| ARTICLE |
(Editor’s Note: ‘I Just Stopped by to See the Man’ played the Alliance Theatre from March 9 to April 8, 2012).
Mississippi Charles Bevel is as authentic a blues man as you’re likely to find in the acting community. The artist, otherwise known as ‘Sip, was born in the Mississippi Delta and came of age during the civil rights movement. He went on to open for everyone from Taj Mahal to B.B. King before making his way into a theatre. Now, in I Just Stopped By to See the Man, Bevel combines his passions — playing a retired blues musician sought out by a British rocker hoping to find the spotlight one last time. The engaging Bevel recently sat down for a chat that covered everything from harmonica player Sonny Boy Williamson and Jimi Hendrix, to the ways in which he relates to his latest character.
How did you first get into the blues?
I grew up in the Mississippi Delta, but the only musical instrument I’d ever heard by the time I was 10 years old was a badly out-of-tune piano. That’s how far back in the boonies I lived! Around Christmas of ’48 or ’49, my father bought a radio. A few months later I heard Sonny Boy Williamson playing his harmonica and singing on the radio, and that was my introduction to the blues.

| DATASET SECTION |
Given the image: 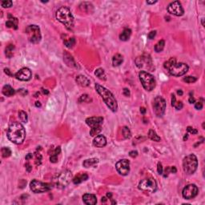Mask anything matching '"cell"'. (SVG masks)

| WHAT TO DO |
a: Decide whether each statement agrees with the Bevel interview, answering yes or no and quoting the deciding words: (i) Bevel was born in the Mississippi Delta; (ii) the first musical instrument Bevel heard was a harmonica; (iii) Bevel's father bought a radio around Christmas of '48 or '49.
b: According to the Bevel interview, on what dates did the play run at the Alliance Theatre?
The lines have no connection to the Bevel interview.

| LIST OF SOLUTIONS |
a:
(i) Yes: "was born in the Mississippi Delta"
(ii) No: "the only musical instrument I’d ever heard by the time I was 10 years old was a badly out-of-tune piano"
(iii) Yes: "Around Christmas of ’48 or ’49, my father bought a radio."

b: March 9 to April 8, 2012.